# CONSIGNES DE L'EXERCICE
**A)** D'après le texte fourni, dans quelle ville un couvre-feu a-t-il été décrété ?
**B)** Énumérez les événements que le second paragraphe du texte fourni présente comme survenus après l'annonce de la victoire d'Ali Bongo.
**C)** Rédigez, s'il vous plaît, la suite du texte fourni sur les violences qui ont suivi la présidentielle gabonaise, à partir de sa dernière phrase.

---------- TEXTE FOURNI

L’annonce de la victoire d’Ali Bongo à la présidentielle a déclenché une vague de contestations et de violences dans la capitale et en province. Des actes de violence qui ont visé en premier lieu des intérêts français : Le consulat de France a été incendié, des stations-services du groupe pétrolier Total ont été saccagées. Pourquoi la France semblerait-elle être dans le collimateur des manifestants ? Dans l’analyse que nous vous proposons aujourd’hui, Noël Kodia, écrivain et critique littéraire, nous éclaire sur cette question. Il montre comment l’élection d’Ali Bongo sonne comme la continuité de la nébuleuse Françafrique même si la France s’en défend. D’où l’hostilité manifestée par les gabonais vis-à-vis de la France.
Suite à l’annonce de la victoire d’Ali Bongo avec près de 42% des voix, ses adversaires ont crié à la fraude organisée. S’en sont suivis des actes de violences, dans la capitale et en province. A Port-Gentil, un couvre-feu a été décrété. Le consulat de France a été incendié. Des stations-services du groupe pétrolier Total ont été saccagées. Pourquoi la France semblerait-elle visée ?

--------------------
---------- DONNÉES

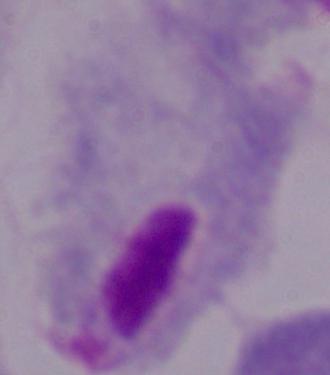
1000x magnification. A trichomonad is shown. Micrograph.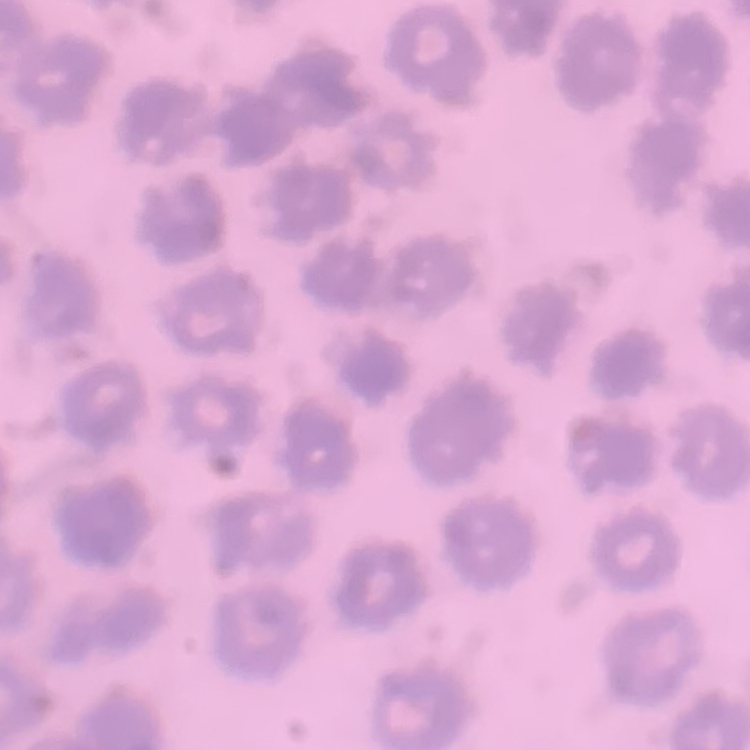 The erythrocytes exhibit no rouleaux formation. Thin blood film. Square crop of a larger photomicrograph. Field's or Giemsa stain.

--------------------

# RÉPONSES RÉDIGÉES
**A)** À Port-Gentil.

**B)**
- Ses adversaires ont crié à la fraude organisée.
- Des actes de violence ont eu lieu dans la capitale et en province.
- Un couvre-feu a été décrété à Port-Gentil.
- Le consulat de France a été incendié.
- Des stations-services du groupe pétrolier Total ont été saccagées.

**C)**
Il faut noter déjà que certaines irrégularités ont été soulevées au cours du processus électoral. La commission électorale n’a pas fonctionné correctement, le procès verbal n’ayant pas signé par tous les membres. Ensuite, les adversaires d’Ali Bongo ont été intimidés par les forces de l’ordre, fidèles sûrement à leur ancien maître. A Libreville, le matériel de transmission de la chaîne de télévision d’André Obame a été la cible des hommes cagoulés et mitraillée dans la nuit de mercredi, un jour avant l’annonce des resultats finaux. A-t-on voulu empêcher l’opposition d’expliquer à ses militants comment s’est déroulée cette présidentielle ? D’autant qu’il y a eu aussi des coupures du réseau sms. On a suivi par les média internationaux une partie du peuple gabonais en colère se plaindre de l’éventuelle fraude organisée pour emmener Ali Bongo à la victoire.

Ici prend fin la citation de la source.